Keith Tyson - Turn Back Now at Jerwood Hastings
Nearly 15 years ago whilst at the Philip Guston exhibition at the Royal Academy I watched a video which outlined Guston’s studio practise. He stated that he would enter the studio and then start work but if it was working well felt like the art had taken over and he was no longer making the decisions. Visiting the Keith Tyson exhibition at the Jerwood in Hastings I felt that statement coming to life. The idea of studio practise being absolutely central to an artist’s experience has been acknowledged, extended and applauded in a way that takes the viewer firstly into the intimacies of the artist thought levels but then outward into extremes of the universe and an exploration of the very edges of our concepts and understandings.
The initial room is full from floor to ceiling with more or less identically sized framed paintings. It is reminiscent of the library story by Jorge Luis Borges, where the reader is led through the book shelves with endless copies of the same book which gradually progress and change as you leaf through each copy in search of an ending which is forever elusive. In Tyson’s case these are described more as sketchbook pages than as individual experiences. They are large scale, way beyond the normal size of a sketchbook and are wall drawings that are executed continuously in Tyson’s studio. Chronology is thrown out of the window and the exhibits are arranged according to Tyson’s choice and dictate. Whether this dictate would be constant or a path of continuous change becomes part of the essential workings of the process. Like rearranging a chess board, each piece being essential to the scheme of things but being variable in its positioning; they work as teams but also stand alone. Subject matter moves and shifts with whim and affect. Occasionally tying in with momentous occasions such as a portrait of Baraka Obama or more prophetically Donald Trump. Other times it seems deeply personalised as in the ones that mention marriage counselling. There is confessional at work here; a blood letting in order to self deprecate and expose.
This exploration of the self which is then woven into aspects of the outside world and then innermost thoughts about the physical nature of the universe seems well summed up in a statement that appears on one of the drawings from May 4 2004 “All acts of artistic imagination are discoveries rather than inventions”.
It is the nature of the practise that the process is exploratory and research based. In some ways the most important aspect of the work is in the setting up of the final exhibition. Like a gambler or a card shark Tyson uses both the aspect of chance that comes from such things as John Cage and Mark Boyle alongside the domestic and the way we all organise our possessions. Oh but of course that boomerang should go next the that clown because of the similarity between the clown’s mouth and the wooden artefact.

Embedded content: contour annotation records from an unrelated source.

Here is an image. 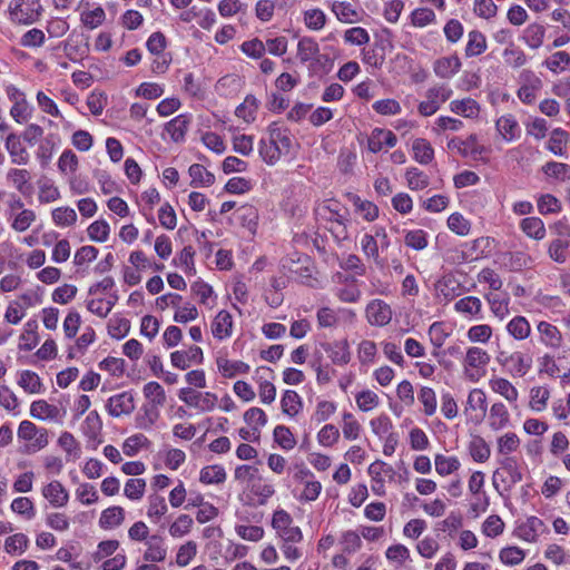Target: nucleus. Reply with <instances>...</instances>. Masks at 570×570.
<instances>
[{
	"mask_svg": "<svg viewBox=\"0 0 570 570\" xmlns=\"http://www.w3.org/2000/svg\"><path fill=\"white\" fill-rule=\"evenodd\" d=\"M503 356L504 353L501 352L500 355L498 356V361L501 362L502 364L511 363V372L517 374L518 376H524L532 366V358L530 356H524L520 352H515L509 356H505L504 358Z\"/></svg>",
	"mask_w": 570,
	"mask_h": 570,
	"instance_id": "obj_18",
	"label": "nucleus"
},
{
	"mask_svg": "<svg viewBox=\"0 0 570 570\" xmlns=\"http://www.w3.org/2000/svg\"><path fill=\"white\" fill-rule=\"evenodd\" d=\"M130 331V321L125 317L115 315L108 322V334L116 340H121L128 335Z\"/></svg>",
	"mask_w": 570,
	"mask_h": 570,
	"instance_id": "obj_50",
	"label": "nucleus"
},
{
	"mask_svg": "<svg viewBox=\"0 0 570 570\" xmlns=\"http://www.w3.org/2000/svg\"><path fill=\"white\" fill-rule=\"evenodd\" d=\"M504 62L512 68H520L525 65L527 56L522 49L514 46L513 42L504 49L503 53Z\"/></svg>",
	"mask_w": 570,
	"mask_h": 570,
	"instance_id": "obj_49",
	"label": "nucleus"
},
{
	"mask_svg": "<svg viewBox=\"0 0 570 570\" xmlns=\"http://www.w3.org/2000/svg\"><path fill=\"white\" fill-rule=\"evenodd\" d=\"M448 148L456 149L462 157L471 156L474 160L488 163V159L483 158L482 155L488 154L489 148L478 144V136L475 134H471L466 139L453 137L448 142Z\"/></svg>",
	"mask_w": 570,
	"mask_h": 570,
	"instance_id": "obj_2",
	"label": "nucleus"
},
{
	"mask_svg": "<svg viewBox=\"0 0 570 570\" xmlns=\"http://www.w3.org/2000/svg\"><path fill=\"white\" fill-rule=\"evenodd\" d=\"M436 291L444 296L446 301H451L454 297L459 296V283L454 279L453 276L446 275L438 281Z\"/></svg>",
	"mask_w": 570,
	"mask_h": 570,
	"instance_id": "obj_54",
	"label": "nucleus"
},
{
	"mask_svg": "<svg viewBox=\"0 0 570 570\" xmlns=\"http://www.w3.org/2000/svg\"><path fill=\"white\" fill-rule=\"evenodd\" d=\"M507 331L515 340H524L529 336L531 327L524 316H515L508 323Z\"/></svg>",
	"mask_w": 570,
	"mask_h": 570,
	"instance_id": "obj_45",
	"label": "nucleus"
},
{
	"mask_svg": "<svg viewBox=\"0 0 570 570\" xmlns=\"http://www.w3.org/2000/svg\"><path fill=\"white\" fill-rule=\"evenodd\" d=\"M249 490L253 494L258 497V505H265L267 500L275 493L274 487L268 483H263L262 476H257V479L249 485Z\"/></svg>",
	"mask_w": 570,
	"mask_h": 570,
	"instance_id": "obj_53",
	"label": "nucleus"
},
{
	"mask_svg": "<svg viewBox=\"0 0 570 570\" xmlns=\"http://www.w3.org/2000/svg\"><path fill=\"white\" fill-rule=\"evenodd\" d=\"M236 217L240 225L250 232H255L258 225V210L255 206L246 204L237 208Z\"/></svg>",
	"mask_w": 570,
	"mask_h": 570,
	"instance_id": "obj_25",
	"label": "nucleus"
},
{
	"mask_svg": "<svg viewBox=\"0 0 570 570\" xmlns=\"http://www.w3.org/2000/svg\"><path fill=\"white\" fill-rule=\"evenodd\" d=\"M538 331L541 335V341L547 346L557 348L561 345L562 336L557 326L542 321L538 324Z\"/></svg>",
	"mask_w": 570,
	"mask_h": 570,
	"instance_id": "obj_26",
	"label": "nucleus"
},
{
	"mask_svg": "<svg viewBox=\"0 0 570 570\" xmlns=\"http://www.w3.org/2000/svg\"><path fill=\"white\" fill-rule=\"evenodd\" d=\"M469 452L475 462L482 463L489 460L491 449L483 438L474 436L469 444Z\"/></svg>",
	"mask_w": 570,
	"mask_h": 570,
	"instance_id": "obj_40",
	"label": "nucleus"
},
{
	"mask_svg": "<svg viewBox=\"0 0 570 570\" xmlns=\"http://www.w3.org/2000/svg\"><path fill=\"white\" fill-rule=\"evenodd\" d=\"M462 63L460 58L456 55H453L436 59L433 63V70L438 77L450 79L459 72Z\"/></svg>",
	"mask_w": 570,
	"mask_h": 570,
	"instance_id": "obj_16",
	"label": "nucleus"
},
{
	"mask_svg": "<svg viewBox=\"0 0 570 570\" xmlns=\"http://www.w3.org/2000/svg\"><path fill=\"white\" fill-rule=\"evenodd\" d=\"M11 161L17 165H26L29 161V154L21 142V137L14 132L7 136L4 141Z\"/></svg>",
	"mask_w": 570,
	"mask_h": 570,
	"instance_id": "obj_10",
	"label": "nucleus"
},
{
	"mask_svg": "<svg viewBox=\"0 0 570 570\" xmlns=\"http://www.w3.org/2000/svg\"><path fill=\"white\" fill-rule=\"evenodd\" d=\"M233 317L226 309H222L212 323V334L217 340H225L232 335Z\"/></svg>",
	"mask_w": 570,
	"mask_h": 570,
	"instance_id": "obj_13",
	"label": "nucleus"
},
{
	"mask_svg": "<svg viewBox=\"0 0 570 570\" xmlns=\"http://www.w3.org/2000/svg\"><path fill=\"white\" fill-rule=\"evenodd\" d=\"M88 236L91 240L104 243L108 239L110 226L105 219H99L88 226Z\"/></svg>",
	"mask_w": 570,
	"mask_h": 570,
	"instance_id": "obj_57",
	"label": "nucleus"
},
{
	"mask_svg": "<svg viewBox=\"0 0 570 570\" xmlns=\"http://www.w3.org/2000/svg\"><path fill=\"white\" fill-rule=\"evenodd\" d=\"M259 100L254 95H247L244 101L235 109V115L247 124L256 119V112L259 108Z\"/></svg>",
	"mask_w": 570,
	"mask_h": 570,
	"instance_id": "obj_21",
	"label": "nucleus"
},
{
	"mask_svg": "<svg viewBox=\"0 0 570 570\" xmlns=\"http://www.w3.org/2000/svg\"><path fill=\"white\" fill-rule=\"evenodd\" d=\"M150 441L141 433L127 438L122 444V451L127 456H135L140 449L148 448Z\"/></svg>",
	"mask_w": 570,
	"mask_h": 570,
	"instance_id": "obj_52",
	"label": "nucleus"
},
{
	"mask_svg": "<svg viewBox=\"0 0 570 570\" xmlns=\"http://www.w3.org/2000/svg\"><path fill=\"white\" fill-rule=\"evenodd\" d=\"M481 301L480 298L475 296H466L461 299H459L454 304V308L459 313L469 314V315H476L481 311Z\"/></svg>",
	"mask_w": 570,
	"mask_h": 570,
	"instance_id": "obj_61",
	"label": "nucleus"
},
{
	"mask_svg": "<svg viewBox=\"0 0 570 570\" xmlns=\"http://www.w3.org/2000/svg\"><path fill=\"white\" fill-rule=\"evenodd\" d=\"M217 366L224 377H234L237 374H247L249 365L243 361H229L227 358H218Z\"/></svg>",
	"mask_w": 570,
	"mask_h": 570,
	"instance_id": "obj_27",
	"label": "nucleus"
},
{
	"mask_svg": "<svg viewBox=\"0 0 570 570\" xmlns=\"http://www.w3.org/2000/svg\"><path fill=\"white\" fill-rule=\"evenodd\" d=\"M546 529L544 522L538 517H529L527 521L517 528V535L524 541L534 542L540 532Z\"/></svg>",
	"mask_w": 570,
	"mask_h": 570,
	"instance_id": "obj_17",
	"label": "nucleus"
},
{
	"mask_svg": "<svg viewBox=\"0 0 570 570\" xmlns=\"http://www.w3.org/2000/svg\"><path fill=\"white\" fill-rule=\"evenodd\" d=\"M404 243L414 250H422L428 247V233L423 229H413L406 232Z\"/></svg>",
	"mask_w": 570,
	"mask_h": 570,
	"instance_id": "obj_55",
	"label": "nucleus"
},
{
	"mask_svg": "<svg viewBox=\"0 0 570 570\" xmlns=\"http://www.w3.org/2000/svg\"><path fill=\"white\" fill-rule=\"evenodd\" d=\"M497 130L507 141H513L519 138L521 129L512 115H503L495 122Z\"/></svg>",
	"mask_w": 570,
	"mask_h": 570,
	"instance_id": "obj_19",
	"label": "nucleus"
},
{
	"mask_svg": "<svg viewBox=\"0 0 570 570\" xmlns=\"http://www.w3.org/2000/svg\"><path fill=\"white\" fill-rule=\"evenodd\" d=\"M18 384L30 394L40 393L42 387L39 375L29 370H24L20 373Z\"/></svg>",
	"mask_w": 570,
	"mask_h": 570,
	"instance_id": "obj_51",
	"label": "nucleus"
},
{
	"mask_svg": "<svg viewBox=\"0 0 570 570\" xmlns=\"http://www.w3.org/2000/svg\"><path fill=\"white\" fill-rule=\"evenodd\" d=\"M520 88L517 92L518 98L527 105L534 102L537 92L542 88L541 79L529 69L521 71L519 76Z\"/></svg>",
	"mask_w": 570,
	"mask_h": 570,
	"instance_id": "obj_4",
	"label": "nucleus"
},
{
	"mask_svg": "<svg viewBox=\"0 0 570 570\" xmlns=\"http://www.w3.org/2000/svg\"><path fill=\"white\" fill-rule=\"evenodd\" d=\"M569 239L557 238L553 239L548 248L549 256L556 263L562 264L569 258Z\"/></svg>",
	"mask_w": 570,
	"mask_h": 570,
	"instance_id": "obj_42",
	"label": "nucleus"
},
{
	"mask_svg": "<svg viewBox=\"0 0 570 570\" xmlns=\"http://www.w3.org/2000/svg\"><path fill=\"white\" fill-rule=\"evenodd\" d=\"M42 495L53 508H62L68 503L69 493L60 481H51L42 489Z\"/></svg>",
	"mask_w": 570,
	"mask_h": 570,
	"instance_id": "obj_11",
	"label": "nucleus"
},
{
	"mask_svg": "<svg viewBox=\"0 0 570 570\" xmlns=\"http://www.w3.org/2000/svg\"><path fill=\"white\" fill-rule=\"evenodd\" d=\"M468 43L465 46L466 57H476L487 50L485 36L479 30H472L468 35Z\"/></svg>",
	"mask_w": 570,
	"mask_h": 570,
	"instance_id": "obj_34",
	"label": "nucleus"
},
{
	"mask_svg": "<svg viewBox=\"0 0 570 570\" xmlns=\"http://www.w3.org/2000/svg\"><path fill=\"white\" fill-rule=\"evenodd\" d=\"M42 12L43 7L40 3V0H31V2L28 3L27 9H22V12H20L14 22L26 26L32 24L40 20Z\"/></svg>",
	"mask_w": 570,
	"mask_h": 570,
	"instance_id": "obj_38",
	"label": "nucleus"
},
{
	"mask_svg": "<svg viewBox=\"0 0 570 570\" xmlns=\"http://www.w3.org/2000/svg\"><path fill=\"white\" fill-rule=\"evenodd\" d=\"M159 406L160 405H156V404H151V403L145 404L141 407L142 413L138 414L136 416L137 428L142 429V430H149L159 419V415H160L159 410H158Z\"/></svg>",
	"mask_w": 570,
	"mask_h": 570,
	"instance_id": "obj_36",
	"label": "nucleus"
},
{
	"mask_svg": "<svg viewBox=\"0 0 570 570\" xmlns=\"http://www.w3.org/2000/svg\"><path fill=\"white\" fill-rule=\"evenodd\" d=\"M331 9L336 18L345 23H353L357 17V12L352 3L346 1H333Z\"/></svg>",
	"mask_w": 570,
	"mask_h": 570,
	"instance_id": "obj_47",
	"label": "nucleus"
},
{
	"mask_svg": "<svg viewBox=\"0 0 570 570\" xmlns=\"http://www.w3.org/2000/svg\"><path fill=\"white\" fill-rule=\"evenodd\" d=\"M440 91H442V102L446 101L452 95L450 88L441 87L430 89L428 91L429 100L422 101L419 105V111L422 116H432L439 110L440 106L435 99L439 97Z\"/></svg>",
	"mask_w": 570,
	"mask_h": 570,
	"instance_id": "obj_15",
	"label": "nucleus"
},
{
	"mask_svg": "<svg viewBox=\"0 0 570 570\" xmlns=\"http://www.w3.org/2000/svg\"><path fill=\"white\" fill-rule=\"evenodd\" d=\"M267 131L269 136L268 139L275 142L281 148V150L284 151V155L289 154L292 148L289 129L281 126L277 121H273L267 127Z\"/></svg>",
	"mask_w": 570,
	"mask_h": 570,
	"instance_id": "obj_12",
	"label": "nucleus"
},
{
	"mask_svg": "<svg viewBox=\"0 0 570 570\" xmlns=\"http://www.w3.org/2000/svg\"><path fill=\"white\" fill-rule=\"evenodd\" d=\"M366 317L370 324L384 326L392 320V309L382 299H373L366 306Z\"/></svg>",
	"mask_w": 570,
	"mask_h": 570,
	"instance_id": "obj_7",
	"label": "nucleus"
},
{
	"mask_svg": "<svg viewBox=\"0 0 570 570\" xmlns=\"http://www.w3.org/2000/svg\"><path fill=\"white\" fill-rule=\"evenodd\" d=\"M321 347L328 354L332 363L335 365H346L351 361V352L347 340H340L335 342H323Z\"/></svg>",
	"mask_w": 570,
	"mask_h": 570,
	"instance_id": "obj_8",
	"label": "nucleus"
},
{
	"mask_svg": "<svg viewBox=\"0 0 570 570\" xmlns=\"http://www.w3.org/2000/svg\"><path fill=\"white\" fill-rule=\"evenodd\" d=\"M522 232L537 240L544 238L546 227L541 218L539 217H527L520 223Z\"/></svg>",
	"mask_w": 570,
	"mask_h": 570,
	"instance_id": "obj_37",
	"label": "nucleus"
},
{
	"mask_svg": "<svg viewBox=\"0 0 570 570\" xmlns=\"http://www.w3.org/2000/svg\"><path fill=\"white\" fill-rule=\"evenodd\" d=\"M407 186L412 190H422L430 184L429 176L416 167H410L405 171Z\"/></svg>",
	"mask_w": 570,
	"mask_h": 570,
	"instance_id": "obj_46",
	"label": "nucleus"
},
{
	"mask_svg": "<svg viewBox=\"0 0 570 570\" xmlns=\"http://www.w3.org/2000/svg\"><path fill=\"white\" fill-rule=\"evenodd\" d=\"M8 178L11 179V181L21 194L28 195L31 193L32 186L29 184L30 174L27 169H10L8 173Z\"/></svg>",
	"mask_w": 570,
	"mask_h": 570,
	"instance_id": "obj_48",
	"label": "nucleus"
},
{
	"mask_svg": "<svg viewBox=\"0 0 570 570\" xmlns=\"http://www.w3.org/2000/svg\"><path fill=\"white\" fill-rule=\"evenodd\" d=\"M500 468L493 472L492 483L497 491L499 487H503L504 491L511 489L522 480V472L519 469L517 459L513 456H504L499 460Z\"/></svg>",
	"mask_w": 570,
	"mask_h": 570,
	"instance_id": "obj_1",
	"label": "nucleus"
},
{
	"mask_svg": "<svg viewBox=\"0 0 570 570\" xmlns=\"http://www.w3.org/2000/svg\"><path fill=\"white\" fill-rule=\"evenodd\" d=\"M281 406L284 414L296 416L303 409V401L296 391L286 390L282 396Z\"/></svg>",
	"mask_w": 570,
	"mask_h": 570,
	"instance_id": "obj_24",
	"label": "nucleus"
},
{
	"mask_svg": "<svg viewBox=\"0 0 570 570\" xmlns=\"http://www.w3.org/2000/svg\"><path fill=\"white\" fill-rule=\"evenodd\" d=\"M509 423V412L501 402L494 403L490 409L489 425L492 430L499 431Z\"/></svg>",
	"mask_w": 570,
	"mask_h": 570,
	"instance_id": "obj_30",
	"label": "nucleus"
},
{
	"mask_svg": "<svg viewBox=\"0 0 570 570\" xmlns=\"http://www.w3.org/2000/svg\"><path fill=\"white\" fill-rule=\"evenodd\" d=\"M465 414H470V420L480 423L487 413V395L481 389H473L466 400L464 410Z\"/></svg>",
	"mask_w": 570,
	"mask_h": 570,
	"instance_id": "obj_6",
	"label": "nucleus"
},
{
	"mask_svg": "<svg viewBox=\"0 0 570 570\" xmlns=\"http://www.w3.org/2000/svg\"><path fill=\"white\" fill-rule=\"evenodd\" d=\"M125 520V510L119 505L105 509L99 518V527L109 530L122 524Z\"/></svg>",
	"mask_w": 570,
	"mask_h": 570,
	"instance_id": "obj_20",
	"label": "nucleus"
},
{
	"mask_svg": "<svg viewBox=\"0 0 570 570\" xmlns=\"http://www.w3.org/2000/svg\"><path fill=\"white\" fill-rule=\"evenodd\" d=\"M546 175L558 180L566 181L570 179V165L557 161H549L543 166Z\"/></svg>",
	"mask_w": 570,
	"mask_h": 570,
	"instance_id": "obj_58",
	"label": "nucleus"
},
{
	"mask_svg": "<svg viewBox=\"0 0 570 570\" xmlns=\"http://www.w3.org/2000/svg\"><path fill=\"white\" fill-rule=\"evenodd\" d=\"M435 471L444 476L454 473L461 466V463L456 456H445L443 454H436L434 458Z\"/></svg>",
	"mask_w": 570,
	"mask_h": 570,
	"instance_id": "obj_44",
	"label": "nucleus"
},
{
	"mask_svg": "<svg viewBox=\"0 0 570 570\" xmlns=\"http://www.w3.org/2000/svg\"><path fill=\"white\" fill-rule=\"evenodd\" d=\"M546 35V28L541 23H530L522 35L524 42L532 49L541 47Z\"/></svg>",
	"mask_w": 570,
	"mask_h": 570,
	"instance_id": "obj_31",
	"label": "nucleus"
},
{
	"mask_svg": "<svg viewBox=\"0 0 570 570\" xmlns=\"http://www.w3.org/2000/svg\"><path fill=\"white\" fill-rule=\"evenodd\" d=\"M490 362V355L482 348L473 346L466 351L464 367H484Z\"/></svg>",
	"mask_w": 570,
	"mask_h": 570,
	"instance_id": "obj_41",
	"label": "nucleus"
},
{
	"mask_svg": "<svg viewBox=\"0 0 570 570\" xmlns=\"http://www.w3.org/2000/svg\"><path fill=\"white\" fill-rule=\"evenodd\" d=\"M413 157L421 165L430 164L434 158V149L424 138H416L412 145Z\"/></svg>",
	"mask_w": 570,
	"mask_h": 570,
	"instance_id": "obj_29",
	"label": "nucleus"
},
{
	"mask_svg": "<svg viewBox=\"0 0 570 570\" xmlns=\"http://www.w3.org/2000/svg\"><path fill=\"white\" fill-rule=\"evenodd\" d=\"M258 153L267 165H275L284 151L271 139L262 138L258 142Z\"/></svg>",
	"mask_w": 570,
	"mask_h": 570,
	"instance_id": "obj_28",
	"label": "nucleus"
},
{
	"mask_svg": "<svg viewBox=\"0 0 570 570\" xmlns=\"http://www.w3.org/2000/svg\"><path fill=\"white\" fill-rule=\"evenodd\" d=\"M188 174L191 178L190 185L195 188L200 186L209 187L215 183V176L200 164H193Z\"/></svg>",
	"mask_w": 570,
	"mask_h": 570,
	"instance_id": "obj_23",
	"label": "nucleus"
},
{
	"mask_svg": "<svg viewBox=\"0 0 570 570\" xmlns=\"http://www.w3.org/2000/svg\"><path fill=\"white\" fill-rule=\"evenodd\" d=\"M393 45L389 39H376L373 46L362 50V60L364 63L381 69L386 57L387 49H392Z\"/></svg>",
	"mask_w": 570,
	"mask_h": 570,
	"instance_id": "obj_5",
	"label": "nucleus"
},
{
	"mask_svg": "<svg viewBox=\"0 0 570 570\" xmlns=\"http://www.w3.org/2000/svg\"><path fill=\"white\" fill-rule=\"evenodd\" d=\"M18 438L24 441H33L27 446L28 452H36L48 444V431L43 428H37V425L28 420L20 423L18 429Z\"/></svg>",
	"mask_w": 570,
	"mask_h": 570,
	"instance_id": "obj_3",
	"label": "nucleus"
},
{
	"mask_svg": "<svg viewBox=\"0 0 570 570\" xmlns=\"http://www.w3.org/2000/svg\"><path fill=\"white\" fill-rule=\"evenodd\" d=\"M273 436L274 441L286 451L294 449L296 445V440L292 431L285 425H277L274 429Z\"/></svg>",
	"mask_w": 570,
	"mask_h": 570,
	"instance_id": "obj_56",
	"label": "nucleus"
},
{
	"mask_svg": "<svg viewBox=\"0 0 570 570\" xmlns=\"http://www.w3.org/2000/svg\"><path fill=\"white\" fill-rule=\"evenodd\" d=\"M102 430V421L97 411H91L82 424L83 434L91 441H97Z\"/></svg>",
	"mask_w": 570,
	"mask_h": 570,
	"instance_id": "obj_39",
	"label": "nucleus"
},
{
	"mask_svg": "<svg viewBox=\"0 0 570 570\" xmlns=\"http://www.w3.org/2000/svg\"><path fill=\"white\" fill-rule=\"evenodd\" d=\"M59 413L56 405L49 404L45 400L33 401L30 406V414L36 419H55Z\"/></svg>",
	"mask_w": 570,
	"mask_h": 570,
	"instance_id": "obj_43",
	"label": "nucleus"
},
{
	"mask_svg": "<svg viewBox=\"0 0 570 570\" xmlns=\"http://www.w3.org/2000/svg\"><path fill=\"white\" fill-rule=\"evenodd\" d=\"M107 411L118 417L121 414H130L135 409V401L131 392H122L108 399Z\"/></svg>",
	"mask_w": 570,
	"mask_h": 570,
	"instance_id": "obj_9",
	"label": "nucleus"
},
{
	"mask_svg": "<svg viewBox=\"0 0 570 570\" xmlns=\"http://www.w3.org/2000/svg\"><path fill=\"white\" fill-rule=\"evenodd\" d=\"M491 386L494 392L504 396L509 402H514L518 399L517 389L505 379H497L491 381Z\"/></svg>",
	"mask_w": 570,
	"mask_h": 570,
	"instance_id": "obj_63",
	"label": "nucleus"
},
{
	"mask_svg": "<svg viewBox=\"0 0 570 570\" xmlns=\"http://www.w3.org/2000/svg\"><path fill=\"white\" fill-rule=\"evenodd\" d=\"M52 220L58 226H70L77 220V214L71 207H59L52 210Z\"/></svg>",
	"mask_w": 570,
	"mask_h": 570,
	"instance_id": "obj_64",
	"label": "nucleus"
},
{
	"mask_svg": "<svg viewBox=\"0 0 570 570\" xmlns=\"http://www.w3.org/2000/svg\"><path fill=\"white\" fill-rule=\"evenodd\" d=\"M147 549L144 552V560L147 562H163L167 556V548L164 538L159 534H153L146 542Z\"/></svg>",
	"mask_w": 570,
	"mask_h": 570,
	"instance_id": "obj_14",
	"label": "nucleus"
},
{
	"mask_svg": "<svg viewBox=\"0 0 570 570\" xmlns=\"http://www.w3.org/2000/svg\"><path fill=\"white\" fill-rule=\"evenodd\" d=\"M11 510L23 515L27 520H31L36 515L35 504L27 497L16 498L11 503Z\"/></svg>",
	"mask_w": 570,
	"mask_h": 570,
	"instance_id": "obj_60",
	"label": "nucleus"
},
{
	"mask_svg": "<svg viewBox=\"0 0 570 570\" xmlns=\"http://www.w3.org/2000/svg\"><path fill=\"white\" fill-rule=\"evenodd\" d=\"M144 395L150 400L151 404L164 405L166 402V393L158 382H149L144 386Z\"/></svg>",
	"mask_w": 570,
	"mask_h": 570,
	"instance_id": "obj_62",
	"label": "nucleus"
},
{
	"mask_svg": "<svg viewBox=\"0 0 570 570\" xmlns=\"http://www.w3.org/2000/svg\"><path fill=\"white\" fill-rule=\"evenodd\" d=\"M320 52L318 43L312 37H303L297 43V57L302 63L313 60Z\"/></svg>",
	"mask_w": 570,
	"mask_h": 570,
	"instance_id": "obj_33",
	"label": "nucleus"
},
{
	"mask_svg": "<svg viewBox=\"0 0 570 570\" xmlns=\"http://www.w3.org/2000/svg\"><path fill=\"white\" fill-rule=\"evenodd\" d=\"M226 471L223 465H207L200 470L199 481L204 484H220L226 480Z\"/></svg>",
	"mask_w": 570,
	"mask_h": 570,
	"instance_id": "obj_32",
	"label": "nucleus"
},
{
	"mask_svg": "<svg viewBox=\"0 0 570 570\" xmlns=\"http://www.w3.org/2000/svg\"><path fill=\"white\" fill-rule=\"evenodd\" d=\"M189 125L188 116L181 114L170 121H168L165 126L166 131L169 134L170 138L175 142L183 141L185 139V135L187 132Z\"/></svg>",
	"mask_w": 570,
	"mask_h": 570,
	"instance_id": "obj_22",
	"label": "nucleus"
},
{
	"mask_svg": "<svg viewBox=\"0 0 570 570\" xmlns=\"http://www.w3.org/2000/svg\"><path fill=\"white\" fill-rule=\"evenodd\" d=\"M28 537L23 533H16L6 539L4 550L10 554H14L17 552L23 553L28 549Z\"/></svg>",
	"mask_w": 570,
	"mask_h": 570,
	"instance_id": "obj_59",
	"label": "nucleus"
},
{
	"mask_svg": "<svg viewBox=\"0 0 570 570\" xmlns=\"http://www.w3.org/2000/svg\"><path fill=\"white\" fill-rule=\"evenodd\" d=\"M450 109L452 112L462 115L466 118H473L479 115L480 106L472 98H465L461 100H452L450 102Z\"/></svg>",
	"mask_w": 570,
	"mask_h": 570,
	"instance_id": "obj_35",
	"label": "nucleus"
}]
</instances>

There are 3 rooms in the exhibition each loosely titled as Day to Day, Microcosmic and Cosmic. The Day to Day is by far the largest with the Microcosmic significantly reduced in size to house a mock up of a main frame computer. The structure lies on its side and is meticulous in its depiction of the valves and boxes that presumably housed the original computer. Clear highways and byways seem to move information about as if literally being carried along the wires as if by horse drawn carriage. It is a far cry from the way that information now moves through the air in invisible movements that surround us and engulfing us in a way that remains invisible and yet instantly accessible. This reference to the origins of information technology seems apt when you start to consider the way that Tyson operates. Many of the wall drawings are dated with a single date. Some of them are extremely complex in execution and seems to suggest that once started Tyson spends a whole heap of time in the studio until it is finished. Each one then becomes a window on that aspect of Tyson’s time. A static version of windows on a computer. When you put a search into a computer it brings up endless variables, a non stop access to random selection. And yet once reduced to the physical to the mere structure of a machine it then begins to take on other implications. The thing that immediately comes to mind is the animal mazes that behaviourists use to judge animals and the way that they operate their intelligence. A 2016 statement in one of Tyson’s drawings hints at this link as well “Chronic overcrowding in rats caused enlarged adrenal glands”. Again what we have is a way to explore ideas that start with the main frame but then counterbalance this with the fundamentals of the creative process. There are of course similarities between the way that museums curate and use their collections to explore the deeper implications of the human condition and its development.
Whether it be the Guston view of the studio which acknowledges the artist as a medium for the imagination or the way that artists like Lucien Freud or Frank Auerbach spend huge amounts of time isolated in their studio exploring in great depth their response to similar daily stimulus and routine, self imposed isolation is a key to many artist’s practise. Tyson is not alone in the way that he monopolises and explores his internal meditations with his external stimuli, the recent Joseph Cornel exhibition at the Royal Academy showed up a process that turned the mundane into the cosmic and added extra terrestrial implication to the everyday. This in some ways is the closest to Tyson’s way of working. The wardrobe entrance to a hidden kingdom or in this case the table top launch pad to the nearest black hole.
The final room, “Cosmic” brings it all into a logic which both summarises as well as expands the process. A large scale view of the universe with a mirrored ball in the centre of the room. The ball has been attacked but never pierced by pieces of meteorite which stretch the surface and create new visions of the world that surround it. Distortions or extended realities? Or as Tyson puts it in August 23 2009: “How can I be shocked when I know deep down everything is the same age.”